Another pause. For the first time since I’d met him, I felt McGraw was flailing. He was stalling for time. Trying to come up with the right lie. It would have to be persuasive. Consistent. Intriguing enough for me to follow…maybe to yet another setup.
“It was Mad Dog.”
“Mad Dog?”
“Yeah. He must have known I’d tell you. I guess he’s got a bug up his ass. You did kill his cousin. I should have seen it coming. My fault. I’m sorry.”
“You know Mad Dog well enough for him to share his daily calendar with you, but the best you could do with that file was, ‘Here, I think you can find him in Tokyo’?”
I knew I had him with that. I’d put him off balance and then swept his legs out from under him.

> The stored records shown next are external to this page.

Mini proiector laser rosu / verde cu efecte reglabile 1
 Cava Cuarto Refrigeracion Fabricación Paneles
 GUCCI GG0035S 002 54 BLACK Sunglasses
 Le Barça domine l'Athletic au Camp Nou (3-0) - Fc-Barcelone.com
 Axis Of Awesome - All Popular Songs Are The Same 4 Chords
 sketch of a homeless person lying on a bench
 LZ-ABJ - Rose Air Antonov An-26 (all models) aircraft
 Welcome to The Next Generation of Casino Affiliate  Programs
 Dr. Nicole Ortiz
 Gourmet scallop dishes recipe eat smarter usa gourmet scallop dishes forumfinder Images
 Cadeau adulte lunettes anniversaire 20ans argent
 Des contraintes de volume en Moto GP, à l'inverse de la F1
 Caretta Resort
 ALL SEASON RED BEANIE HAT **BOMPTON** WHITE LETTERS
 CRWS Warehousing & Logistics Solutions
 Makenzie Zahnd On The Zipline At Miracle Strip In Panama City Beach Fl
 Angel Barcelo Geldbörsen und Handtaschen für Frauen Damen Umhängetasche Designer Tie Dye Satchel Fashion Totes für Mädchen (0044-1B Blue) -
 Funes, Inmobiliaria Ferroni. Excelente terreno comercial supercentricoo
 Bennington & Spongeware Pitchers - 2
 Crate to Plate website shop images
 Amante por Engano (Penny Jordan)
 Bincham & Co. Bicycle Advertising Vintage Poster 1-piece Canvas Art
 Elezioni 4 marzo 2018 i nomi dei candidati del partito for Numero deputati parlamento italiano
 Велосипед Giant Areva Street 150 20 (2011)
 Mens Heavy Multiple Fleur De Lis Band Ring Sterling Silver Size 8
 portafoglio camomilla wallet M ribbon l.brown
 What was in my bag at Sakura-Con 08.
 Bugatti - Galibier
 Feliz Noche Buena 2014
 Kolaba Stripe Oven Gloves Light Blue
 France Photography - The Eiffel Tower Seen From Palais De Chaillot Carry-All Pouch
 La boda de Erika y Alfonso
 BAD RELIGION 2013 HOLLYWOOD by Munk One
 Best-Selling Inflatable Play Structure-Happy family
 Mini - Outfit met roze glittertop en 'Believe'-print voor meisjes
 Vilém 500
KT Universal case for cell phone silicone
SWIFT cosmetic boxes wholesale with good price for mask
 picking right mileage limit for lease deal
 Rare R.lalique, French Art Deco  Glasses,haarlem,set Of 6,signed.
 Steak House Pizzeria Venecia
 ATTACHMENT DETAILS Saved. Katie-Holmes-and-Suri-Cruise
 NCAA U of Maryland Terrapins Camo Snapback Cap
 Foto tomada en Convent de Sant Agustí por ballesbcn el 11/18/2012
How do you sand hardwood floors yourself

I thought he was going to come up with some increasingly desperate bullshit to try to explain. Instead, he laughed. “Like I said. Not ineducable. Christ, what a waste. You, a bagman. You should have considered my offer.”
“Why? Why’d you do it?”
“I’ve said too much over the phone as it is. You want to hear more, let’s sit down over a drink and discuss this like civilized men.”
“That’s the problem, McGraw. I’m not civilized.”
“You name the place. It can be anywhere you want.”
“I’ll tell you where the place is going to be, asshole. Your fucking blind side. Get used to checking it.”
“What are you going to do, hotshot, kill me? It’s not enough you have the yakuza on your ass, you want the CIA, too? What are you, superman? Use your fucking head.”
“I’ll see you soon, McGraw. You better try to see me first.”
I hung up, breathing deeply. I was seething, and not just at McGraw. As the conversation had gone on, I’d wondered what benefit I’d achieved in calling him. None that I could think of, other than whatever short-term rush you get from adolescent posturing. And what cost? I’d warned him I was coming. Well, not that he wouldn’t have known it anyway, but still, what was the upside?
And his offer of a get-together. Why had I rejected that? I could have used it. I’d been more invested in saying
Fuck you
today than in killing him tomorrow. What sense did that make?
Relax. No harm done. You can call him back, tell him you were just angry, you’ve thought it over and you want to meet. Sure, he’ll think it’s a setup, but he’d think that anyway
.
That made me feel a little better. And besides, maybe it would be useful to hear him out. If there were a way it could be done safely, I could learn something, even if it was just by reading between the lines of his lies. I was in a bad spot, and more than anything I needed intel. But I had no good way of getting it. I considered Miyamoto, but didn’t know if I could trust him, or whether he would have a clue anyway. He was just another bagman; why would anyone have ever told him anything? And Mad Dog was inaccessible, and everyone else I’d touched had turned to dead. I was flying blind. And there was no one who could help me see.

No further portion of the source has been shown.